OpenAI's ChatGPT chatbot excels at fixing software bugs. Its key advantage over other methods and AI models lies in its unique ability to engage in dialogue with humans, allowing it to improve the accuracy of its answers.
A study conducted by researchers from Johannes Gutenberg University Mainz and University College London compared OpenAI's ChatGPT with "standard automated program repair techniques" as well as two deep-learning approaches: CoCoNut, developed by researchers at the University of Waterloo, Canada, and Codex, OpenAI's GPT-3-based model that supports GitHub's Copilot paired programming auto code-completion service.
Also: How to get started using ChatGPT
"We found that ChatGPT performs competitively in bug fixing compared to common deep learning approaches such as CoCoNut and Codex, and notably outperforms the results achieved by standard program repair methods," the researchers stated in a recent arXiv paper, as reported by New Scientist.
The best AI chatbots: ChatGPT and other interesting alternatives to try
AI chatbots and writers can help lighten your workload by creating well-crafted emails, essays, and even solving math problems. These chatbots employ artificial intelligence to generate text or provide responses based on user input. While ChatGPT is a popular example, there are other noteworthy chatbots available.
The potential of using ChatGPT to solve coding problems is not new. However, the researchers emphasize that its unique capacity for human-like dialogue gives it an edge over other approaches and models.

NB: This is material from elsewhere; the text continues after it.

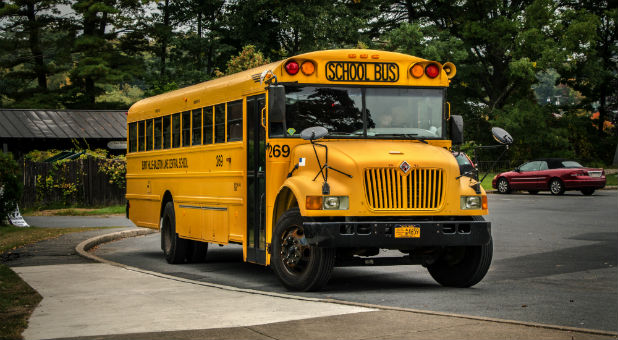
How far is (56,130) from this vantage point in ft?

The researchers evaluated ChatGPT's performance using the QuixBugs bug-fixing benchmark. The automated program repair (APR) systems seem to be at a disadvantage as they were developed before 2018.

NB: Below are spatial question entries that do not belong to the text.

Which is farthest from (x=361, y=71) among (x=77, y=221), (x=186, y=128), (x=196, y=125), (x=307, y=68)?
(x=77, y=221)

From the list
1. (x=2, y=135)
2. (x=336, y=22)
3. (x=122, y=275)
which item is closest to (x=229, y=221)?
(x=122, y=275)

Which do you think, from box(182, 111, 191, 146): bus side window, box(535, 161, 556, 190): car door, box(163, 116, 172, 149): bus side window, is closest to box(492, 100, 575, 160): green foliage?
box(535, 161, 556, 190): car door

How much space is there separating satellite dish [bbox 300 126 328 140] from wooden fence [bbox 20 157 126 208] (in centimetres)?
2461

ChatGPT is built on the transformer architecture, which Yann LeCunn, Meta's AI Chief, highlighted this week as being developed by Google. Codex, CodeBERT from Microsoft Research, and its predecessor BERT from Google are all based on Google's transformer method.
OpenAI highlights ChatGPT's dialogue capabilities in examples for debugging code, where it can seek clarifications and receive hints from users to arrive at better answers. ChatGPT's underlying large language models (GPT-3 and GPT 3.5) were trained using Reinforcement Learning from Human Feedback (RLHF).
While ChatGPT's ability to engage in discussion aids in reaching more accurate answers, the researchers note that the quality of its suggestions remains unclear. This led them to assess ChatGPT's bug-fixing performance.
The researchers tested ChatGPT on 40 Python-only problems from QuixBugs, manually verifying whether the suggested solutions were correct. They conducted four query repetitions due to the inherent randomness in ChatGPT's answer reliability, as discovered by a Wharton professor during an MBA-like examination.
ChatGPT successfully solved 19 out of the 40 Python bugs, comparable to CoCoNut (19) and Codex (21). Standard APR methods, on the other hand, only resolved seven issues.
The researchers found that ChatGPT's success rate increased to 77.5% with follow-up interactions.
The implications for developers in terms of effort and productivity are somewhat unclear. Stack Overflow recently prohibited answers generated by ChatGPT due to their low quality, although they seemed plausible. The Wharton professor found that ChatGPT could be a valuable companion to MBA students, acting as a "smart consultant" generating eloquent yet often incorrect responses, thereby fostering critical thinking.
"This demonstrates that human input can significantly aid automated APR systems, with ChatGPT serving as a medium to facilitate this collaboration," the researchers concluded.
"Despite its remarkable performance, we must question whether the mental effort required to verify ChatGPT's answers outweighs its advantages."